- _Selected excerpt_
——————
Introduction

According to the biometrics sector growth and analytics firm, MarketsandMarkets, the global Digital ID market is projected to grow at a CAGR of 20.4% and reach USD 70.7 billion over the next five years. In fact, in a few years, over 50% of people on this planet will have some form of digital identity. But the main question is how should the technology solution be designed to make digital ID decentralized and address security, privacy, and inclusion, be interoperable, and compliant with the standards?

In this article, I will share my vision and approach to creating a web3-compliant Digital ID. This approach allows to facilitate online and offline verification of a Digital ID, issued in an electronic or printed format, and bind an identity holder to their digital ID biometrically.

 

What does Inclusive, Decentralized Digital ID Mean?

First, let’s look into the terminology and agree on what inclusive, decentralized digital ID mean. Every industry expert will give a different answer to it.

In our context, a digital ID is an identity-proofing instrument that can be used to negotiate between the service provider and an identity holder to conduct a transaction. The service provider can verify the identity and provide services online or in-person. A digital ID can be electronically issued but it does not mean it is an electronic copy of a physical document, it should be a unique digital credential.
——————
- _Dataset extract_
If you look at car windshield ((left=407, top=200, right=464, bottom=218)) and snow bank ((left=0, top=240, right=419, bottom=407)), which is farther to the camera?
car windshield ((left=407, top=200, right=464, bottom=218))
——————
- _Task list_
A) Update the digital ID article from the passage that begins with "According to the" and ends with "digital ID biometrically.", putting "method" in place of "approach".
B) Write the next part of the article on inclusive, decentralized digital ID, continuing after its last sentence.

- _Answers to each task_
A)
According to the biometrics sector growth and analytics firm, MarketsandMarkets, the global Digital ID market is projected to grow at a CAGR of 20.4% and reach USD 70.7 billion over the next five years. In fact, in a few years, over 50% of people on this planet will have some form of digital identity. But the main question is how should the technology solution be designed to make digital ID decentralized and address security, privacy, and inclusion, be interoperable, and compliant with the standards?

In this article, I will share my vision and method to creating a web3-compliant Digital ID. This method allows to facilitate online and offline verification of a Digital ID, issued in an electronic or printed format, and bind an identity holder to their digital ID biometrically.

B)
We at TECH5 believe that digital ID should be inclusive. It means that everybody in the society should be able to use their digital ID and participate in the government programs, irrespective of their gender, ethnicity, income, age, or physical capabilities. A person does not need to have access to infrastructure, any specific devices or any special skills to utilize their digital ID.

And the last important term I would like to mention is decentralised ID. It means that there should be no need to access a central database for verification of authenticity or ownership of an identity. It will also allow identity holders to fully own and control their digital IDs and decide what information to share with verifiers.

 

What should Digital ID be?

There are various answers to this question, and those depend on the use case, the users and other aspects. The digital ID providers need to ensure that most of these requirements are met one way or another.

One of the most important of these aspects is inclusion. Technology solutions are often designed for the developed world, that automatically excludes 6-7 billion people on this planet, and this needs to change. But how to ensure that the digital ID is inclusive?

Verifiable offline

One of the key requirements for an inclusive digital ID is to be verifiable offline. A true, fit-for-purpose digital ID cannot rely on only being able to be verified/authenticated online. It needs to work online and offline. The identity credential needs to be with the Claimant, not in the cloud, not in a data centre somewhere, and be verifiable without recourse to an online resource. An identity may need to be verified in a desert, out at sea, up a mountain, in a jungle, underground, but also in times of natural disaster or outage of communications services.

If the credential stays securely with the ID holder, and the facets needed to verify it from part of the credential itself, this means that, even where there is ubiquitous connectivity, no query on a remote database is needed to verify identity. This means that the risk of hacking is much reduced since there is no “open channel” to the database, used by legitimate verifying parties, for criminals to exploit.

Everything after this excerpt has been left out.